Which lines in the data below contain the string "pyautogui"? List each of them in full.

━━━━━ Data

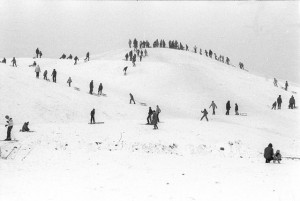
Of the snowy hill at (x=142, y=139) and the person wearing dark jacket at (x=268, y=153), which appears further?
the person wearing dark jacket at (x=268, y=153)

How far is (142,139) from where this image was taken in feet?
79.9

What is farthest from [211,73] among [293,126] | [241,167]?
[241,167]

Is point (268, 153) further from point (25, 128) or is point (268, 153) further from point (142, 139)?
point (25, 128)

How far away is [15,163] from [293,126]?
29081 mm

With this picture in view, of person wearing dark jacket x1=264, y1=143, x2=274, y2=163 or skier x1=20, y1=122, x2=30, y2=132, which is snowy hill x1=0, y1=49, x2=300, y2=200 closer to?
skier x1=20, y1=122, x2=30, y2=132

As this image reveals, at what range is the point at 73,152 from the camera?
1967 cm

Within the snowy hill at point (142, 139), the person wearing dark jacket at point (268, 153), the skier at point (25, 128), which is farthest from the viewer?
the skier at point (25, 128)

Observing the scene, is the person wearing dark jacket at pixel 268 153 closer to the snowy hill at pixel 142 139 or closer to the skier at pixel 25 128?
the snowy hill at pixel 142 139

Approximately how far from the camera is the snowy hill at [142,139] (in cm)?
1263

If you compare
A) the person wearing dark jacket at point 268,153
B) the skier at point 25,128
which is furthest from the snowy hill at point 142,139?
the person wearing dark jacket at point 268,153

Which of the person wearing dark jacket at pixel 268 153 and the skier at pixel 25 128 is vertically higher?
the skier at pixel 25 128

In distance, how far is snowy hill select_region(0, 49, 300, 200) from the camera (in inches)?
497

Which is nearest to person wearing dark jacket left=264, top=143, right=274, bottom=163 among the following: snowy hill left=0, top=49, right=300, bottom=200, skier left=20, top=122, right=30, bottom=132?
snowy hill left=0, top=49, right=300, bottom=200

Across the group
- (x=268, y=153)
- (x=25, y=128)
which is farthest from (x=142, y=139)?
(x=268, y=153)
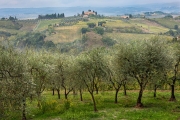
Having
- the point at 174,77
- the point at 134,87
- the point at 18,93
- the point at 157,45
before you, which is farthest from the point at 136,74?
the point at 134,87

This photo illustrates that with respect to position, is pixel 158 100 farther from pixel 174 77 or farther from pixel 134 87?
pixel 134 87

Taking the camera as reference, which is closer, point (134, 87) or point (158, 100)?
point (158, 100)

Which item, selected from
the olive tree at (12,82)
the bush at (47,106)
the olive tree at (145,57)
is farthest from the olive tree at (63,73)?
the olive tree at (12,82)

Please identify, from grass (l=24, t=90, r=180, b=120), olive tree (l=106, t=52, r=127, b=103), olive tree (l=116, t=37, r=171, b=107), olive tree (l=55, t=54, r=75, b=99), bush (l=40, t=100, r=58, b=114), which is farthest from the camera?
olive tree (l=55, t=54, r=75, b=99)

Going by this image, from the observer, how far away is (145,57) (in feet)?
98.0

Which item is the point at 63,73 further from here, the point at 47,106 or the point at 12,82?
the point at 12,82

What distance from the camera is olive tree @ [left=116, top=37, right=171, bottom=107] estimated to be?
30203 mm

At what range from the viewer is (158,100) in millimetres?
38719

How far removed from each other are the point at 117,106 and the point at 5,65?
19.1 meters

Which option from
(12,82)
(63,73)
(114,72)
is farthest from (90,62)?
(12,82)

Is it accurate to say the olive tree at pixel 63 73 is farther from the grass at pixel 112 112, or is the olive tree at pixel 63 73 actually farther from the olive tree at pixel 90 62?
the olive tree at pixel 90 62

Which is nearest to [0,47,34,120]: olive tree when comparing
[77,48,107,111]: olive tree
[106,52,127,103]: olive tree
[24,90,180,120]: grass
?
[24,90,180,120]: grass

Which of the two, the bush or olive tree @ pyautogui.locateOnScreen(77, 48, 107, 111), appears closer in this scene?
olive tree @ pyautogui.locateOnScreen(77, 48, 107, 111)

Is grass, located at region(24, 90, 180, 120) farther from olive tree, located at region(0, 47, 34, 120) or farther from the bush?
olive tree, located at region(0, 47, 34, 120)
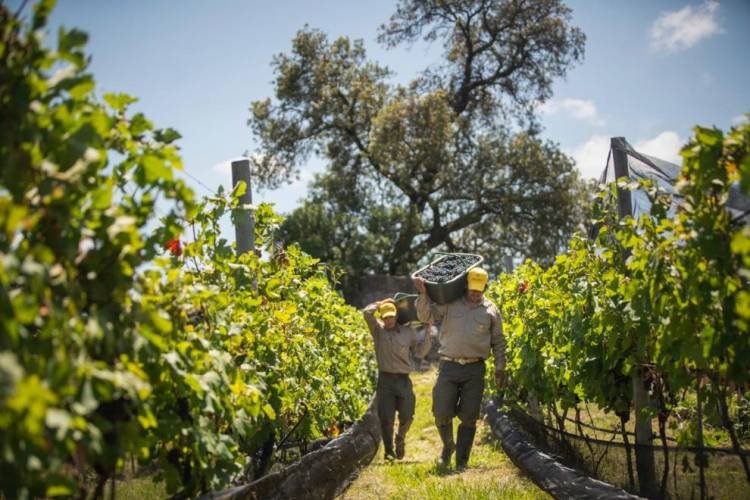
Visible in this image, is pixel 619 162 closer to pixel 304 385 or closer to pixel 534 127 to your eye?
pixel 304 385

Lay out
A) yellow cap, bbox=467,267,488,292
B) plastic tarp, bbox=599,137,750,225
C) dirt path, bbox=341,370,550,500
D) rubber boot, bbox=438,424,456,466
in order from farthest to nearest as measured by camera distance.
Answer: rubber boot, bbox=438,424,456,466, yellow cap, bbox=467,267,488,292, plastic tarp, bbox=599,137,750,225, dirt path, bbox=341,370,550,500

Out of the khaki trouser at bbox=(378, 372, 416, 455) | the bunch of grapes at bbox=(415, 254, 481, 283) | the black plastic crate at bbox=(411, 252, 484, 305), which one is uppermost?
the bunch of grapes at bbox=(415, 254, 481, 283)

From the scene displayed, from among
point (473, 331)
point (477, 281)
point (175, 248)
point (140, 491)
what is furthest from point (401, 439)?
point (175, 248)

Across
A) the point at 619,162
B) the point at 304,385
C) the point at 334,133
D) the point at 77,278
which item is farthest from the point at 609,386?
the point at 334,133

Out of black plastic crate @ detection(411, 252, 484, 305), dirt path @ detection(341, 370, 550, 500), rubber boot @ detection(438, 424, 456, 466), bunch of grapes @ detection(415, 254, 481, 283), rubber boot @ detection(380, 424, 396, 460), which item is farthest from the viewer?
rubber boot @ detection(380, 424, 396, 460)

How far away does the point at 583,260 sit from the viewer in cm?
515

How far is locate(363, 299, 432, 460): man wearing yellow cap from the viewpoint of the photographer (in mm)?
7918

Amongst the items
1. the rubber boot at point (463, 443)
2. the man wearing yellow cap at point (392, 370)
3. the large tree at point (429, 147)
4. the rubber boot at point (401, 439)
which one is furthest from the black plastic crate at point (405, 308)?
the large tree at point (429, 147)

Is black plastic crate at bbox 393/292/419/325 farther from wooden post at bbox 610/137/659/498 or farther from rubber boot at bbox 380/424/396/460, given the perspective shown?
wooden post at bbox 610/137/659/498

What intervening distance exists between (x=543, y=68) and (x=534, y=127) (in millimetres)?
2007

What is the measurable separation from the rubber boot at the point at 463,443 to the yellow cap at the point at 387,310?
1.56m

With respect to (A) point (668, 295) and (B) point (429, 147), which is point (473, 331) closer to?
(A) point (668, 295)

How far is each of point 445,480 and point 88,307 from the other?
4144mm

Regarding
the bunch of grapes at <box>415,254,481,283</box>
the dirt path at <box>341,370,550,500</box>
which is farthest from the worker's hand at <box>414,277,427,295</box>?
the dirt path at <box>341,370,550,500</box>
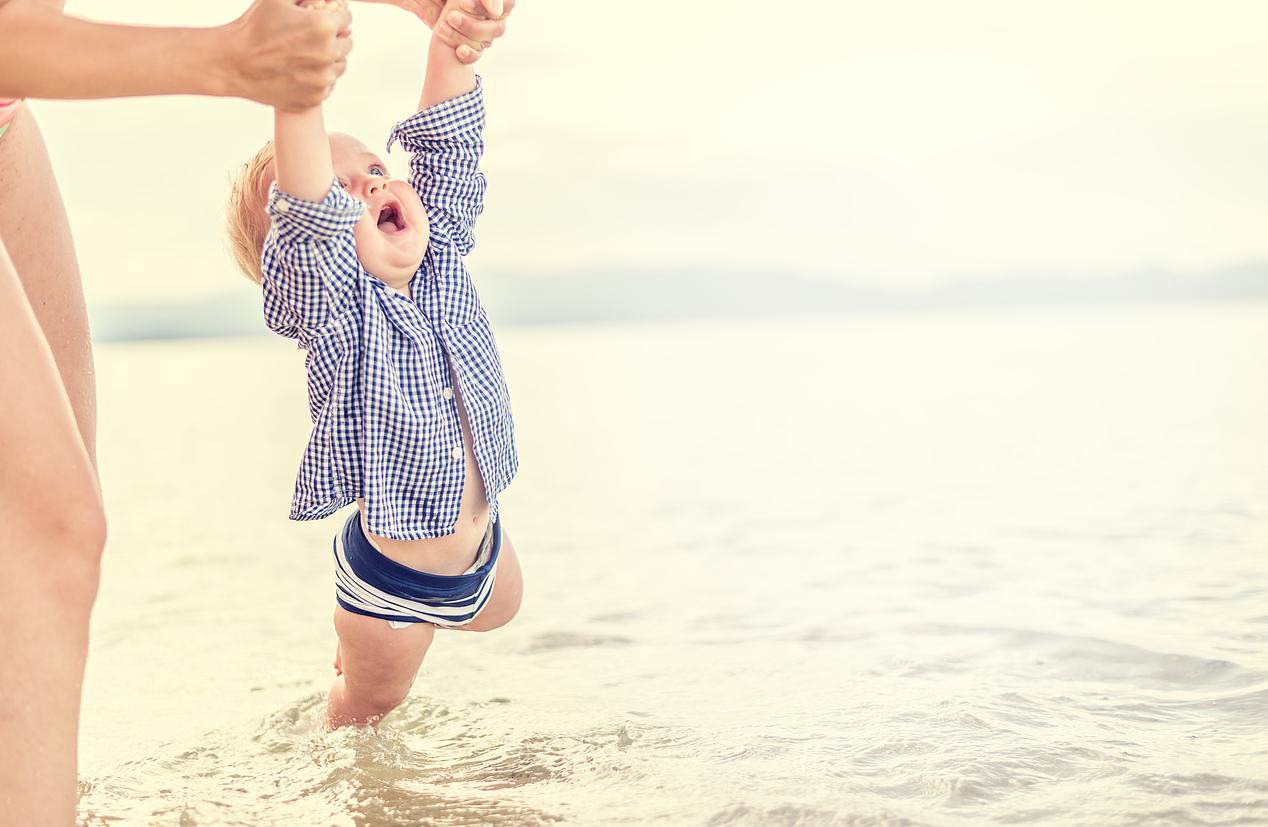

━━━━━━━━━━

### Output of the task
Which of the two, the bush or olive tree @ pyautogui.locateOnScreen(77, 48, 107, 111), appears closer in this scene?
olive tree @ pyautogui.locateOnScreen(77, 48, 107, 111)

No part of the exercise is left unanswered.